++++ PASSAGE PROVIDED
It reminds me of the thought I sometimes have, that if you could watch a human from a steady-cam microscope time lapse, watch every particle go into and then back out of their body for their whole lives sped up to some absurd speed as they wafted all over the planet, that you would see a sort of fuzzy holographic looking shape, one that's really just part of a stream of particles, constantly being replaced. They'd look like a river, or a steam sculpture, or if you really sped things up, a very interesting bit or organic turbulence. (I find it particularly interesting that tattoos are actually among the longest lived particles in your body especially on the outside, making them in some very abstract way in this scenario more permanent than the skin they're embedded in. If you only really gauged a particles "belonging" to a particular cloud of matter by how long it remained in that cloud, I think tattoos would win out over skin, stomach lining, even muscle and some nervous tissue...). 

The idea that "all I am is my memories" is probably a big part of why I take such pleasure in reviewing old notes, letters, instagram photos, and the like. Just reveling in nostalgia is indulgent and rewarding itself, but sometimes I find I also derive some value and meaning by way of my identity, and how I view myself. Remembering what I used to think about when that picture was taken, who I was seeing, where I lived, so many memories can be locked up in a little scrap of evidence and the greater of a distance I am from that, the more odd and profound it gets to me. It's almost like a different person, but it's not. It's still me, and more importantly that person I find locked up in the memory knows things I don't, or at least knows things I forget. Maybe, there's something I used to know that makes me the way I am today, or that was once useful and now isn't, or that could be if only I remembered. 
    It goes without saying that the prevalent nature of the universe and therefore of the mind is to change, and so I feel a good bit silly in pointing out again and again that the past is gone and was different, unattainable,  so on and so forth.  It seems like a given that memories will fade, the old you will go away, and the new you is not here to stay, so why try to combat that by documenting, recording songs, writing letters, taking pictures? It seems to defy the nature of things, and makes me wonder if that isn't making a mockery of the worlds not-so-subtle suggestion to let things in the past fade away. Trying to provide evidence for my existence is largely futile in the grand scheme, so it must have the root of its value on a more human scale.
++++++++
_DO THIS_
Summarize the passage on memory and change in two sentences. Rely on the passage alone.
++++ DATASET EXTRACT
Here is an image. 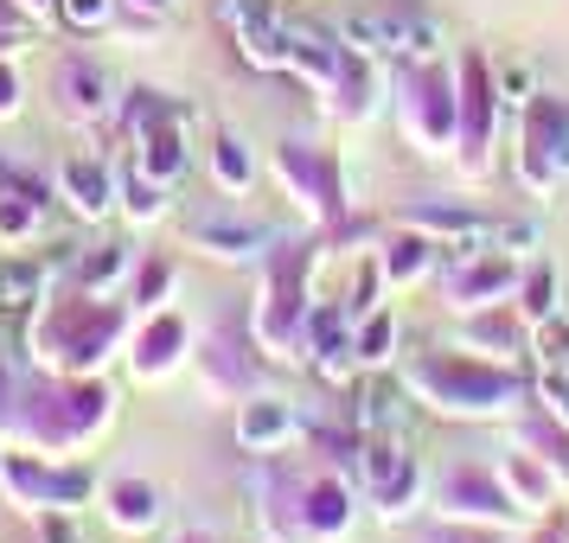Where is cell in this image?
Masks as SVG:
<instances>
[{
  "instance_id": "277c9868",
  "label": "cell",
  "mask_w": 569,
  "mask_h": 543,
  "mask_svg": "<svg viewBox=\"0 0 569 543\" xmlns=\"http://www.w3.org/2000/svg\"><path fill=\"white\" fill-rule=\"evenodd\" d=\"M282 429H288L282 403H257V410L243 415V441H269V435H282Z\"/></svg>"
},
{
  "instance_id": "7a4b0ae2",
  "label": "cell",
  "mask_w": 569,
  "mask_h": 543,
  "mask_svg": "<svg viewBox=\"0 0 569 543\" xmlns=\"http://www.w3.org/2000/svg\"><path fill=\"white\" fill-rule=\"evenodd\" d=\"M64 185L78 192L83 211H103L109 205V180H103V167H90V160H71V167H64Z\"/></svg>"
},
{
  "instance_id": "52a82bcc",
  "label": "cell",
  "mask_w": 569,
  "mask_h": 543,
  "mask_svg": "<svg viewBox=\"0 0 569 543\" xmlns=\"http://www.w3.org/2000/svg\"><path fill=\"white\" fill-rule=\"evenodd\" d=\"M543 359L569 364V326H550V333H543Z\"/></svg>"
},
{
  "instance_id": "ba28073f",
  "label": "cell",
  "mask_w": 569,
  "mask_h": 543,
  "mask_svg": "<svg viewBox=\"0 0 569 543\" xmlns=\"http://www.w3.org/2000/svg\"><path fill=\"white\" fill-rule=\"evenodd\" d=\"M64 13H71L78 27H97V20H103V0H64Z\"/></svg>"
},
{
  "instance_id": "30bf717a",
  "label": "cell",
  "mask_w": 569,
  "mask_h": 543,
  "mask_svg": "<svg viewBox=\"0 0 569 543\" xmlns=\"http://www.w3.org/2000/svg\"><path fill=\"white\" fill-rule=\"evenodd\" d=\"M148 7H167V0H148Z\"/></svg>"
},
{
  "instance_id": "9c48e42d",
  "label": "cell",
  "mask_w": 569,
  "mask_h": 543,
  "mask_svg": "<svg viewBox=\"0 0 569 543\" xmlns=\"http://www.w3.org/2000/svg\"><path fill=\"white\" fill-rule=\"evenodd\" d=\"M543 403H550V410H557V415L569 422V384H557V378H543Z\"/></svg>"
},
{
  "instance_id": "5b68a950",
  "label": "cell",
  "mask_w": 569,
  "mask_h": 543,
  "mask_svg": "<svg viewBox=\"0 0 569 543\" xmlns=\"http://www.w3.org/2000/svg\"><path fill=\"white\" fill-rule=\"evenodd\" d=\"M122 517H129V524H141V517L154 524V517H160V499H154V492H141V486H122Z\"/></svg>"
},
{
  "instance_id": "6da1fadb",
  "label": "cell",
  "mask_w": 569,
  "mask_h": 543,
  "mask_svg": "<svg viewBox=\"0 0 569 543\" xmlns=\"http://www.w3.org/2000/svg\"><path fill=\"white\" fill-rule=\"evenodd\" d=\"M385 13V39L390 52H410V58H436L441 52V27L429 13H416V7H378Z\"/></svg>"
},
{
  "instance_id": "3957f363",
  "label": "cell",
  "mask_w": 569,
  "mask_h": 543,
  "mask_svg": "<svg viewBox=\"0 0 569 543\" xmlns=\"http://www.w3.org/2000/svg\"><path fill=\"white\" fill-rule=\"evenodd\" d=\"M32 288H39V275L32 269H20V262H0V308H27L32 301Z\"/></svg>"
},
{
  "instance_id": "8992f818",
  "label": "cell",
  "mask_w": 569,
  "mask_h": 543,
  "mask_svg": "<svg viewBox=\"0 0 569 543\" xmlns=\"http://www.w3.org/2000/svg\"><path fill=\"white\" fill-rule=\"evenodd\" d=\"M71 103H78V109H103V78H90V71H71Z\"/></svg>"
}]
</instances>
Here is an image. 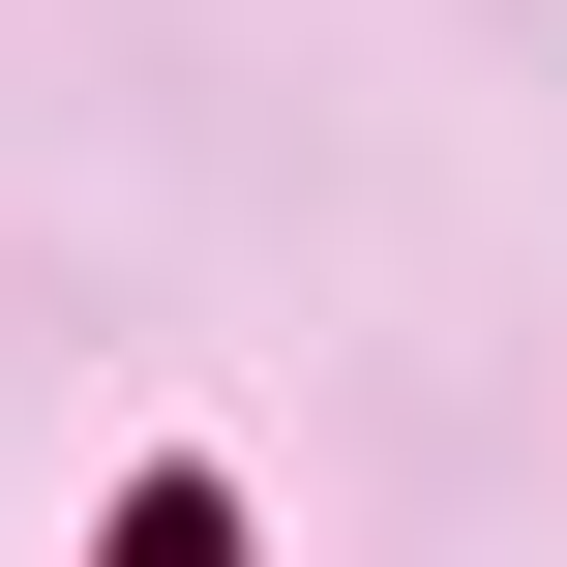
++++++++
_RESPONSE_
The writer pictures a human watched in extreme time lapse as a constantly replaced stream of particles, like a river or steam sculpture, and notes that tattoos outlast much of the body's own tissue. Reviewing old notes, letters, and photos gives the writer both nostalgia and a sense of identity, since the past self knows things now forgotten, yet the writer wonders whether documenting the past defies a world that changes and suggests letting it fade, concluding that such records must find their value on a human scale.